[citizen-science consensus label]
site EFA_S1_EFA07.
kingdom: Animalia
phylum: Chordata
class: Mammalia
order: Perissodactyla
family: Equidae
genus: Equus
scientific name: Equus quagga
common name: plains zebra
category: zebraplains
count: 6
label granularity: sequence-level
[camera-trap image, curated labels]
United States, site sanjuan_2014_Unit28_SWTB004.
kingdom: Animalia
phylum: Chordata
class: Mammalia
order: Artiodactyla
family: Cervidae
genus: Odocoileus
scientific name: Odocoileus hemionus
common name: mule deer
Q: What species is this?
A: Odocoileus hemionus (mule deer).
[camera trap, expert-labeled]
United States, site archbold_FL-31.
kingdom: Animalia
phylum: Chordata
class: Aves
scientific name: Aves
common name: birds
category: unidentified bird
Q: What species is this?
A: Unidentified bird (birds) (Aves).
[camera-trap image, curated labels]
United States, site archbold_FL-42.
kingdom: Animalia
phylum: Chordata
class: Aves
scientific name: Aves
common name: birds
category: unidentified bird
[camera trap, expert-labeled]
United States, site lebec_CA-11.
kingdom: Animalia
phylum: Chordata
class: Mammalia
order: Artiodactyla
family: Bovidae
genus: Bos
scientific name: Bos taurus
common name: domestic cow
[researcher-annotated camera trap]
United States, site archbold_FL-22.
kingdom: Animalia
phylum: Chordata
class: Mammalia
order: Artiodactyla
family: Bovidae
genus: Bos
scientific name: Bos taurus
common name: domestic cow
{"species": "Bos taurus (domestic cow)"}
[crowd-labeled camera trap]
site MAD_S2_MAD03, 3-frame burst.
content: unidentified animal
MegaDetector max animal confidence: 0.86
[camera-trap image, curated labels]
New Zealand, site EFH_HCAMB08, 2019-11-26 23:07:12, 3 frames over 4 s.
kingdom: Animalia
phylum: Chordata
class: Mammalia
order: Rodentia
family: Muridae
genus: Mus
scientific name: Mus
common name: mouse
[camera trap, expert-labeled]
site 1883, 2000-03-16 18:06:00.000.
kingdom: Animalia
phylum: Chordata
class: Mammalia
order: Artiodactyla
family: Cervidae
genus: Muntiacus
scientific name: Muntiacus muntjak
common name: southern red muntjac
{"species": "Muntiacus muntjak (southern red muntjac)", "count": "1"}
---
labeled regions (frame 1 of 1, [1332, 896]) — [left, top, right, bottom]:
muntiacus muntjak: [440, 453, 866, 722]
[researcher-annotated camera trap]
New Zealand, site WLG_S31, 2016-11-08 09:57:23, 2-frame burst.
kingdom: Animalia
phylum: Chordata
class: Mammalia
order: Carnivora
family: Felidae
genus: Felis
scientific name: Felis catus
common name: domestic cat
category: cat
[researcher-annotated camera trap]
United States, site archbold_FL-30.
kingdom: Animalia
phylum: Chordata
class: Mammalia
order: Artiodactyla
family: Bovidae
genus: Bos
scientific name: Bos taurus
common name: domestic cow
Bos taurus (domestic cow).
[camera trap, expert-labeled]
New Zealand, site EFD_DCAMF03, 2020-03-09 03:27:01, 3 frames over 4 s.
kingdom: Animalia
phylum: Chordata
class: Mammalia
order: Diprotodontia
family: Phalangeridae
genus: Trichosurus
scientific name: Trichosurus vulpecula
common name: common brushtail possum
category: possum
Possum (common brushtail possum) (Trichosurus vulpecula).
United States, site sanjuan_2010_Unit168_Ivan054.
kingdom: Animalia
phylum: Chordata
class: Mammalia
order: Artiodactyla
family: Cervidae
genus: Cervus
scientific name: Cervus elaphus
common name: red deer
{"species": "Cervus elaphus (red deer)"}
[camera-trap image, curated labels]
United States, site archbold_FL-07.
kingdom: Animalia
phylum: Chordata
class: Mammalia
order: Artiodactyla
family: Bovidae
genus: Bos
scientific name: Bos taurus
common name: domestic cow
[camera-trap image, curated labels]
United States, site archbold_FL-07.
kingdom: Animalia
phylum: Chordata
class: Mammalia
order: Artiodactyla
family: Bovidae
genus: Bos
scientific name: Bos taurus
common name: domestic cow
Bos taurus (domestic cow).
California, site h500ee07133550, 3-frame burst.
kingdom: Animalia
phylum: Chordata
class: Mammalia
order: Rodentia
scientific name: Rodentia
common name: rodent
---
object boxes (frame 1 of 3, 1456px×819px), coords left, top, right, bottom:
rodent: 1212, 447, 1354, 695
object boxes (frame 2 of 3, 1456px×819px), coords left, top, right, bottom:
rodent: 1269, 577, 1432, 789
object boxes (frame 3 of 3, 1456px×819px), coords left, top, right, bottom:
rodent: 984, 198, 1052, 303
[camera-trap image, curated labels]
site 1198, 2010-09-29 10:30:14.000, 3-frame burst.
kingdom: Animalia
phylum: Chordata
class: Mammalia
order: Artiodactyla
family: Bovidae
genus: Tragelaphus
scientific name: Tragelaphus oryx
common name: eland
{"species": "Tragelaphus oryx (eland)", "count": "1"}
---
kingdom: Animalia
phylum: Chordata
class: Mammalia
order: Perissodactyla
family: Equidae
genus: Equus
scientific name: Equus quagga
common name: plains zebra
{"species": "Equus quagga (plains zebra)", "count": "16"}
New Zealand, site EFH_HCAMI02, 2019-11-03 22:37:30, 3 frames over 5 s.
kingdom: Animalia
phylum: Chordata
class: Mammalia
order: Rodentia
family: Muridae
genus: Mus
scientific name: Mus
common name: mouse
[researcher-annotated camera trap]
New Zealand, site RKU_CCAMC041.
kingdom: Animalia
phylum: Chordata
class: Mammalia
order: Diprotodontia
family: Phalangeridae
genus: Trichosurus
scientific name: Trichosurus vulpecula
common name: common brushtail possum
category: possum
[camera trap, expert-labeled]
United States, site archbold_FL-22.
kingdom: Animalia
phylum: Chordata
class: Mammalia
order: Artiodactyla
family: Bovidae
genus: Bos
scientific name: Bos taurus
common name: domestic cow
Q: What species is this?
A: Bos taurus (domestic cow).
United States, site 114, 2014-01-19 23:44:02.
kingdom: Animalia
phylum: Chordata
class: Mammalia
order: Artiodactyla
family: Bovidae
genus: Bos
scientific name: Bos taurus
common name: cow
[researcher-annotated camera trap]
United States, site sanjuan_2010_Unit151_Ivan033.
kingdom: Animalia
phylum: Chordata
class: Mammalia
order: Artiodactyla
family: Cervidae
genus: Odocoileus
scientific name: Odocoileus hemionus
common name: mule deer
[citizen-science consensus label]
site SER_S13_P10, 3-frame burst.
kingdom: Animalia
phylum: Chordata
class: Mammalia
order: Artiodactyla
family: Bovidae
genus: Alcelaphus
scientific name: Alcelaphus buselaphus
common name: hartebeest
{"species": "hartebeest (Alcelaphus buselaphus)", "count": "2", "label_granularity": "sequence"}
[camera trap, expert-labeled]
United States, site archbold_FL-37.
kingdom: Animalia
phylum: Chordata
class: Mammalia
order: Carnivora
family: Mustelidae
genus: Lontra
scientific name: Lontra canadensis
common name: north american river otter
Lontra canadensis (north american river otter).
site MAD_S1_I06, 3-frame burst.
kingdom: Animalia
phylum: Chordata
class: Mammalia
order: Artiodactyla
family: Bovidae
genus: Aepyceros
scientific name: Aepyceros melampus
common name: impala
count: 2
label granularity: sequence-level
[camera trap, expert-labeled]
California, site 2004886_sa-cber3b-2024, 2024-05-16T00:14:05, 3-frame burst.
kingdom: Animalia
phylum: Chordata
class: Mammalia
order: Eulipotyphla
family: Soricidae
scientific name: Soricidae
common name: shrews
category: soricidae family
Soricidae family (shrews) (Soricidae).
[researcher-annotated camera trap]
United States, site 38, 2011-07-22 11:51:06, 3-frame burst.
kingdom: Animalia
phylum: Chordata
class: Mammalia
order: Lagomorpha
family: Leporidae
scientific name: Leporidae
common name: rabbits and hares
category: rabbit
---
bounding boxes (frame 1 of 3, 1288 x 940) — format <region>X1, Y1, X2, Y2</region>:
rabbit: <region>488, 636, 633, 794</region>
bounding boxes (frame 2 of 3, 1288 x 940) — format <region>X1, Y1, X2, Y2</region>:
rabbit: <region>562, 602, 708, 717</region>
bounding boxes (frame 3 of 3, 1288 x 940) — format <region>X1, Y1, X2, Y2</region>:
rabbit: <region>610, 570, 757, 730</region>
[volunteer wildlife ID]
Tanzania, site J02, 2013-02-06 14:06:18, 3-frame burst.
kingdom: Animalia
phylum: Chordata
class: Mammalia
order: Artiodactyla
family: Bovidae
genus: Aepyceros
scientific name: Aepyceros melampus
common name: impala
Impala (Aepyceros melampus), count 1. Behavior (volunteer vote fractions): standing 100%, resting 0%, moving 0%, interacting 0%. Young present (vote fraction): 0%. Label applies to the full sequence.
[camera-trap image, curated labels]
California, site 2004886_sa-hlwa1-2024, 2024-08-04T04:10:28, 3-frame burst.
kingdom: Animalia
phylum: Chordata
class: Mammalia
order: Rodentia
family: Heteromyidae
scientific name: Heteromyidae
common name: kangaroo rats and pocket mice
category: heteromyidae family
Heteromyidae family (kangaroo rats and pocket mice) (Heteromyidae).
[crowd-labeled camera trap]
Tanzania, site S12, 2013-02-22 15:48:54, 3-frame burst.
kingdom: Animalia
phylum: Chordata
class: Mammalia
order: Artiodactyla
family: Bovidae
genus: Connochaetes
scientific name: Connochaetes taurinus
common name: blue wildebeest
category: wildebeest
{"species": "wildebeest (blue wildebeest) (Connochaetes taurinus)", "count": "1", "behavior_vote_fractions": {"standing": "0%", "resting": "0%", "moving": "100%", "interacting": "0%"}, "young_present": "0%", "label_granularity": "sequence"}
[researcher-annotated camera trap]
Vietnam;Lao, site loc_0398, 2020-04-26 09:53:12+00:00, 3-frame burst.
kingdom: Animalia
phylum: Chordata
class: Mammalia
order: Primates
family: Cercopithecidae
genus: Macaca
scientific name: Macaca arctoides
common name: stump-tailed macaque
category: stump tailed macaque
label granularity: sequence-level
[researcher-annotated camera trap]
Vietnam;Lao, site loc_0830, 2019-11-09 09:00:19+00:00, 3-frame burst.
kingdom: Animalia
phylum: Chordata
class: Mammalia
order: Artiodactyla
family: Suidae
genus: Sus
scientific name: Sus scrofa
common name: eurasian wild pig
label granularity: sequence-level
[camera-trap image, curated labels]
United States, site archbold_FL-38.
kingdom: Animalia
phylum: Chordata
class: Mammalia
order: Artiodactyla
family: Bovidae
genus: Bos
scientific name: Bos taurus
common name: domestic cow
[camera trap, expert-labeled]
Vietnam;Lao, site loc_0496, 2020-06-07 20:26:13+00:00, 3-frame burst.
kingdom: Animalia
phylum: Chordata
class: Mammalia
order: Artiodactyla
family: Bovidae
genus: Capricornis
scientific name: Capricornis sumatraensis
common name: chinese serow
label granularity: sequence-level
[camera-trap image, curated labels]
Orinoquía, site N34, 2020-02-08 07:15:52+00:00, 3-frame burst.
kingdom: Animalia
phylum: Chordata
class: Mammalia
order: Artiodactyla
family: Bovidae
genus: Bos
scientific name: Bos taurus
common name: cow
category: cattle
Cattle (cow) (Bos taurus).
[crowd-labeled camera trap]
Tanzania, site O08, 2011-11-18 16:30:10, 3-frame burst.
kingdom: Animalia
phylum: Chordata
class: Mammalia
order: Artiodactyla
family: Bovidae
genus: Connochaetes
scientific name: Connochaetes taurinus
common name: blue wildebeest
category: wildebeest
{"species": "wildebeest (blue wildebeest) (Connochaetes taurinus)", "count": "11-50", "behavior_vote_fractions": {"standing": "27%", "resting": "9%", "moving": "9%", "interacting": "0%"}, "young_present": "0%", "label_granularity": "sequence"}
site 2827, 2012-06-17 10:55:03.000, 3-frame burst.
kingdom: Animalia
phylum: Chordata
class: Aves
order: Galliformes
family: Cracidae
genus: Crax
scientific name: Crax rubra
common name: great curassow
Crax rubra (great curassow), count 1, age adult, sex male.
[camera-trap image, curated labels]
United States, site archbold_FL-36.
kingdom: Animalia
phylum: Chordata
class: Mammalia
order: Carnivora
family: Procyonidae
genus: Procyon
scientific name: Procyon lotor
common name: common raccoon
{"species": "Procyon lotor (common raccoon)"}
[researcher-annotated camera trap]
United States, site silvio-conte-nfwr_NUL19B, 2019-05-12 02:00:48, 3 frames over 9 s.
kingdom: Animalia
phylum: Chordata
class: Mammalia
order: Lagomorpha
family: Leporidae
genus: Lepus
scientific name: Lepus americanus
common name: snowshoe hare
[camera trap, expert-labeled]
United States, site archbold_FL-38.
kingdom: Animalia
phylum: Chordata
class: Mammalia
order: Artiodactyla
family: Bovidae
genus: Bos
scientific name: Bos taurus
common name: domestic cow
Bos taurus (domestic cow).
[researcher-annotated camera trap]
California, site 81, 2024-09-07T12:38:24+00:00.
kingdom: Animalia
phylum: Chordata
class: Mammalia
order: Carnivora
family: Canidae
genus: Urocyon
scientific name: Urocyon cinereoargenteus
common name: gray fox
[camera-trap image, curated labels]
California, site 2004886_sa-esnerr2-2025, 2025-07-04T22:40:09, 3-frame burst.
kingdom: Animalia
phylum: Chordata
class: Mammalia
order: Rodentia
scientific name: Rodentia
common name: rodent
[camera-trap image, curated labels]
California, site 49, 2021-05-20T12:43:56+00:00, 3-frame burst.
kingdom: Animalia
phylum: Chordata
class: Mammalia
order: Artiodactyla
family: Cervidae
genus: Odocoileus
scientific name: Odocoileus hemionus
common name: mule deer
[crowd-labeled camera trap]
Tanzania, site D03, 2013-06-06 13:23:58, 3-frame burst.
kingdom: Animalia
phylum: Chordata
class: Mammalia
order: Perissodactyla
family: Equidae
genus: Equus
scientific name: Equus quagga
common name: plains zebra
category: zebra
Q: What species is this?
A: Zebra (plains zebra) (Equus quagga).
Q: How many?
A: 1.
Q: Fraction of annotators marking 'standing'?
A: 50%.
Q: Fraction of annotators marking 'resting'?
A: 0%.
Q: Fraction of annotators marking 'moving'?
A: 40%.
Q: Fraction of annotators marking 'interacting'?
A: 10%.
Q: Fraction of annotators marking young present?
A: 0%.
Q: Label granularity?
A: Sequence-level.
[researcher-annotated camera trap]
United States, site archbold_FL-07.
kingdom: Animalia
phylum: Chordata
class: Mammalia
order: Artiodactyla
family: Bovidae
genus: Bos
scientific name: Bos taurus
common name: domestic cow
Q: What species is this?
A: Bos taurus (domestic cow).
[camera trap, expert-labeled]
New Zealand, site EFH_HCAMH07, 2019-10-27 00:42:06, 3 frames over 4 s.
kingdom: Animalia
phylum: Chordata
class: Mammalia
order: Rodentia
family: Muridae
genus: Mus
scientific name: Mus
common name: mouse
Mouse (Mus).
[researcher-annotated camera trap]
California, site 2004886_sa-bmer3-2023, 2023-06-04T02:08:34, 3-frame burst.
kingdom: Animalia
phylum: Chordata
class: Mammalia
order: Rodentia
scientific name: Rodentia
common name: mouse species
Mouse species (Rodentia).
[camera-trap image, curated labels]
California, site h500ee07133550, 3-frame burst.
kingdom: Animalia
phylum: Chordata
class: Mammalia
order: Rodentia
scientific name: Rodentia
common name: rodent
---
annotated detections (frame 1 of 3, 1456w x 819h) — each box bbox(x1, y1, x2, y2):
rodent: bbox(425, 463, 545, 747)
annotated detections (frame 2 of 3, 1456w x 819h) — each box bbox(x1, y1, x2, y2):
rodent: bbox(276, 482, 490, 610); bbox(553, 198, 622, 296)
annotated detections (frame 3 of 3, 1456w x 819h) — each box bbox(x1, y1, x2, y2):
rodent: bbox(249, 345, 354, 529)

***

> [About this task] Each line with "California" in it must be identified and copied from the material.

> [Response]
California, site h500ee07133550, 3-frame burst.
California, site 2004886_sa-cber3b-2024, 2024-05-16T00:14:05, 3-frame burst.
California, site 2004886_sa-hlwa1-2024, 2024-08-04T04:10:28, 3-frame burst.
California, site 81, 2024-09-07T12:38:24+00:00.
California, site 2004886_sa-esnerr2-2025, 2025-07-04T22:40:09, 3-frame burst.
California, site 49, 2021-05-20T12:43:56+00:00, 3-frame burst.
California, site 2004886_sa-bmer3-2023, 2023-06-04T02:08:34, 3-frame burst.
California, site h500ee07133550, 3-frame burst.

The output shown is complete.